_Goal 1_: Return every line of the listing below that contains the string "items". Case counts.

=== Supplied passage ===

James Law and the diagram of why

James Law and the diagram of why

OK, so my new favourite thing for today? It’s when you’ve been writing professionally for 20 years and still get really excited when a writer shows you some techniques that look sexy, fun, creative – and productive.

More of that in one short second, but first, if you missed my webinar on self-publishing (or, really, on author-led marketing), then you can catch the replay here:

https://jerichowriters.com/bf-self-pub-webinar-replay/

We’ve had massively positive feedback on that webinar. People said things like:

I just wanted to say that I really enjoyed watching your self-publishing webinar the other day … I was genuinely inspired.

This is hands down the best live webinar I’ve been on. Pure value and an inoffensive pitch 😉 Thank you so much Harry.

I watched the replay last night and it was packed with really great information. You guys are definitely the best and most motivating writing resource I have found on my journey so far

Loved your webinar and your follow-up below really helped me buck up … One personal question: Did you ever figure out why your kids were wearing helmets in your kitchen? 

No, I never did figure out why my kids were wearing helmets in the kitchen, but then again they found a fake fur pompom in the garden yesterday and built a hedgehog house for it, complete with bed of leaves and dish of milk. So helmets in the kitchen? That passes for normal, I’m afraid.

=== Stored rows ===

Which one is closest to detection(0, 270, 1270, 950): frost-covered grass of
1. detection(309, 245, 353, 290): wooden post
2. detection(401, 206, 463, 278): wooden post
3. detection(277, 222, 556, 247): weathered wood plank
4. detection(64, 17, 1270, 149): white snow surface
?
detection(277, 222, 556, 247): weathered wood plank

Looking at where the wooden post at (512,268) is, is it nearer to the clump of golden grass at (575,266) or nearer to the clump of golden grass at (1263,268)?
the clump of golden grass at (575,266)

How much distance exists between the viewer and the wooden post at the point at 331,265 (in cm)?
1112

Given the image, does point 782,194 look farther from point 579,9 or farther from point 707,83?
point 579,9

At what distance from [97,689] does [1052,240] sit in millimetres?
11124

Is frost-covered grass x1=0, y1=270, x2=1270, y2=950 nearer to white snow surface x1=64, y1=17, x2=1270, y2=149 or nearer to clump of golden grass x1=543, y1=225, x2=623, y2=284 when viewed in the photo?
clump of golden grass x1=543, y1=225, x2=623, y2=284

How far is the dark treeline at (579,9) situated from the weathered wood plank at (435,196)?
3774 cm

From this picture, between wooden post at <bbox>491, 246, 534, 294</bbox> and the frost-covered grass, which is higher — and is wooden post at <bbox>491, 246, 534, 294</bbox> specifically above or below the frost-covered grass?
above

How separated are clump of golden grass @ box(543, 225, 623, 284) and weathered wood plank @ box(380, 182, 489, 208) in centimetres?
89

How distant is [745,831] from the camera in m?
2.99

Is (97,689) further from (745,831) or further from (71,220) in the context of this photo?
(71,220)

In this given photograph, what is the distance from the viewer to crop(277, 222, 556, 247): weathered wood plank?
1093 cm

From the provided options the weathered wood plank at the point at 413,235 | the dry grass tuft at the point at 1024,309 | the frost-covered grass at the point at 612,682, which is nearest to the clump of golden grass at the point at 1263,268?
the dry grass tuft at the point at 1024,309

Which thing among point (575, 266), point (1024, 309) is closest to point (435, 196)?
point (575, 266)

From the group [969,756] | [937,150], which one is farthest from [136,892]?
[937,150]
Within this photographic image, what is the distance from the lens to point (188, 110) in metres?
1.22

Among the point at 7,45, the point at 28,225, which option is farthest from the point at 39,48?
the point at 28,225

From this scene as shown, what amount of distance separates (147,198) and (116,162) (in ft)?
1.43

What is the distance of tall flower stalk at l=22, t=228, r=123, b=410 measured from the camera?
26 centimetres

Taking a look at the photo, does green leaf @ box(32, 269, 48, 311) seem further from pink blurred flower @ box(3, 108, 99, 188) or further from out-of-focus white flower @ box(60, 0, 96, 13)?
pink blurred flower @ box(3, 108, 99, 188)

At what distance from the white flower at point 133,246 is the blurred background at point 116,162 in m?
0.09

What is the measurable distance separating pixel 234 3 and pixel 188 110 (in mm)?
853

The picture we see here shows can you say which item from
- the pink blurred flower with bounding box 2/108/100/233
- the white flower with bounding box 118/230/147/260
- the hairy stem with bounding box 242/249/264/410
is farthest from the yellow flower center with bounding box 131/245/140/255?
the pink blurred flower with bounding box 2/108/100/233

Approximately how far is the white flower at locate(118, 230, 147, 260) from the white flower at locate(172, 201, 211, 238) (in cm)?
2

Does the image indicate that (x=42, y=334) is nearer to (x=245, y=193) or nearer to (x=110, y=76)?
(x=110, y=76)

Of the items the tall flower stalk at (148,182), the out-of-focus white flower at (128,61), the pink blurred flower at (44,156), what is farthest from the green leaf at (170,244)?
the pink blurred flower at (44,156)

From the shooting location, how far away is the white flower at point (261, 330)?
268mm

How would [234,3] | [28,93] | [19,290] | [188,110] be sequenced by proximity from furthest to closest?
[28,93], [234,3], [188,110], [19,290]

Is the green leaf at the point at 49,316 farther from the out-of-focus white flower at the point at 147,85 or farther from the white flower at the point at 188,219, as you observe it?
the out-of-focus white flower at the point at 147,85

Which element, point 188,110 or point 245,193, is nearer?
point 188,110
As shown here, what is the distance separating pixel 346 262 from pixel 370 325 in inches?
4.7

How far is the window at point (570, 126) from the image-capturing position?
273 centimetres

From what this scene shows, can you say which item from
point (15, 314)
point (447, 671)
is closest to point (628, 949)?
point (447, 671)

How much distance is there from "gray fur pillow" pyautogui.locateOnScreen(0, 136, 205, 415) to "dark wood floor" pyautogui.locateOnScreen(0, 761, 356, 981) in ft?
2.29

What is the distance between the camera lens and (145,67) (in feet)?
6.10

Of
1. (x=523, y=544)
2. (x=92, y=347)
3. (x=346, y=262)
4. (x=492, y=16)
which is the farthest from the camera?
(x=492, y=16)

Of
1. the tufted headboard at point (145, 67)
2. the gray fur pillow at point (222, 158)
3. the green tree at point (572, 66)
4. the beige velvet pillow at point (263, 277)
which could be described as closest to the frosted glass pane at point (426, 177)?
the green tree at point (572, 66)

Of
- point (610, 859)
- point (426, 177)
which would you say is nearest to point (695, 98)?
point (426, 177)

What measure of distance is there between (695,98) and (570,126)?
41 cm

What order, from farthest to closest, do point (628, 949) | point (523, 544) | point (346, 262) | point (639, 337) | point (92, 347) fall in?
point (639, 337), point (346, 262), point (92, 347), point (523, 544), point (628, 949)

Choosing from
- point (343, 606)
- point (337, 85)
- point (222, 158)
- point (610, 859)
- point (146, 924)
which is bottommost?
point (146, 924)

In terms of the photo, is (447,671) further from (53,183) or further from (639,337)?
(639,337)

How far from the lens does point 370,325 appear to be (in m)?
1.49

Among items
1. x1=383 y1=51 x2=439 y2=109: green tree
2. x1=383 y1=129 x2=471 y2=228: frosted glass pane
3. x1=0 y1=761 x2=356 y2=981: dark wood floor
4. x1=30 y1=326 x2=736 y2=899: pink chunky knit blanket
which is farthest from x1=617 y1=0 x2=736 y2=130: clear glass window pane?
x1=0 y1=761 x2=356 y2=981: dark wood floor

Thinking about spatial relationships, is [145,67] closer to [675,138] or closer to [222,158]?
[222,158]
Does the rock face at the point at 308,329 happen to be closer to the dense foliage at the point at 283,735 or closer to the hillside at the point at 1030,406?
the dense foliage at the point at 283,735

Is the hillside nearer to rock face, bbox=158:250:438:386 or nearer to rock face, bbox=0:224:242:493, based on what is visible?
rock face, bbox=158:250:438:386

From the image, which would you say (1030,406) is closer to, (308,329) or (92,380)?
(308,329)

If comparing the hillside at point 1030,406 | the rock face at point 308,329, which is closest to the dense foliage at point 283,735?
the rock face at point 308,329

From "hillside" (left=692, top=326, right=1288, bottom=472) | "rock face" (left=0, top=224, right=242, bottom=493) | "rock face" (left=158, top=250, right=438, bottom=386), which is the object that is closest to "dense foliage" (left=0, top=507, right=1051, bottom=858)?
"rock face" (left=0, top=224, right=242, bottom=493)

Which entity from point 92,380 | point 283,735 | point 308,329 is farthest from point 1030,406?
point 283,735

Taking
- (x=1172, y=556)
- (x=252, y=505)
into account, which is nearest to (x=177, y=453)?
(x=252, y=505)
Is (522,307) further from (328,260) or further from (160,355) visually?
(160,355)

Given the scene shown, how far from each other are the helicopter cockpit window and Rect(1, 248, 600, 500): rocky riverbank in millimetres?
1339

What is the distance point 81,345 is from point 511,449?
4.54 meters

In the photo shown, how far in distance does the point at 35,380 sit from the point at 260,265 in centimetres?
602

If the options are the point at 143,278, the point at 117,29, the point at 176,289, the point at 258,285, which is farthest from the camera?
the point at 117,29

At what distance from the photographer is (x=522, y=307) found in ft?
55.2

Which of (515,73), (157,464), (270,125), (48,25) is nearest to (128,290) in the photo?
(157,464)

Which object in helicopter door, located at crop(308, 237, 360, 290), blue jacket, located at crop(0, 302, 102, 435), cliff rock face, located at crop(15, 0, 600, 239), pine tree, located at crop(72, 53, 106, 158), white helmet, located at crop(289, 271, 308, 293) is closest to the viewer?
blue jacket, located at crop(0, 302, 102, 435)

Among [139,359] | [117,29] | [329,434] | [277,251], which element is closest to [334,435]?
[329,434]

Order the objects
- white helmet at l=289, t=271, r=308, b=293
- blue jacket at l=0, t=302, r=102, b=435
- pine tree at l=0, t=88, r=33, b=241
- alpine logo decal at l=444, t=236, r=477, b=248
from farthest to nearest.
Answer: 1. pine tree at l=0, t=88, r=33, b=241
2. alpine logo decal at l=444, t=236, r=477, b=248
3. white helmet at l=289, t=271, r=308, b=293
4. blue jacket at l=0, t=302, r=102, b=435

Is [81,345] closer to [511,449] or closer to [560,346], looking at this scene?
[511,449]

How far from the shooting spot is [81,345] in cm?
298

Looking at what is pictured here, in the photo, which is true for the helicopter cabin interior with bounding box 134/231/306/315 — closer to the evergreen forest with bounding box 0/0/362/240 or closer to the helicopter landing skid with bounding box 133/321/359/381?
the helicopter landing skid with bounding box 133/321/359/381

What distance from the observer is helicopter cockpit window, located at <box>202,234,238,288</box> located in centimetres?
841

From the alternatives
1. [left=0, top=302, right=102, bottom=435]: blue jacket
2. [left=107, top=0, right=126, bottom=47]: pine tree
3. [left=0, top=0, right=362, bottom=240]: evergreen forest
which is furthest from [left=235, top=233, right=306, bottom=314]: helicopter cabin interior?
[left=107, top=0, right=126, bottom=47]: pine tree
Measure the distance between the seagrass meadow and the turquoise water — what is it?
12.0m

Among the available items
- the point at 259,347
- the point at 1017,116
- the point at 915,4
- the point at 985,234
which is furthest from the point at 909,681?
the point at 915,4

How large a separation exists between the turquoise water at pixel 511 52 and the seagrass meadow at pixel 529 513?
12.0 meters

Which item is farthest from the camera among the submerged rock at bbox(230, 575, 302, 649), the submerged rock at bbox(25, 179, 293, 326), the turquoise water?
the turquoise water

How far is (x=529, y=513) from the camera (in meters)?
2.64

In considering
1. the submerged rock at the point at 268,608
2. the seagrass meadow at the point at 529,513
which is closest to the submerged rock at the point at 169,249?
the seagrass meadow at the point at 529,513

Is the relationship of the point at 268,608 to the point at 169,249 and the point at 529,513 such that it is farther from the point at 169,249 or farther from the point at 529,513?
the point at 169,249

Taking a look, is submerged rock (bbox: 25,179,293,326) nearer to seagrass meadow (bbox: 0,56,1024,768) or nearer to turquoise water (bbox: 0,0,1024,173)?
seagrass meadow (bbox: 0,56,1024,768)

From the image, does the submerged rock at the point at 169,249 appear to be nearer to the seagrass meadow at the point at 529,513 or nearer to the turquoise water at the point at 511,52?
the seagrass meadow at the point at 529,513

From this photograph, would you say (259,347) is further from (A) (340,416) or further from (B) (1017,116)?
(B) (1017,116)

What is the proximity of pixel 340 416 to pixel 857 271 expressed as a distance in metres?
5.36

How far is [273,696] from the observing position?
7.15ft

===

_Goal 2_: In the James Law post above, list each word the writer uses to describe how the techniques a writer shows them look.

_Final result 1_:
Of the items the tall flower stalk at (148,182), the out-of-focus white flower at (128,61), the pink blurred flower at (44,156), what is farthest from the green leaf at (170,244)?
Among items
Among the available items

_Final result 2_: sexy, fun, creative, productive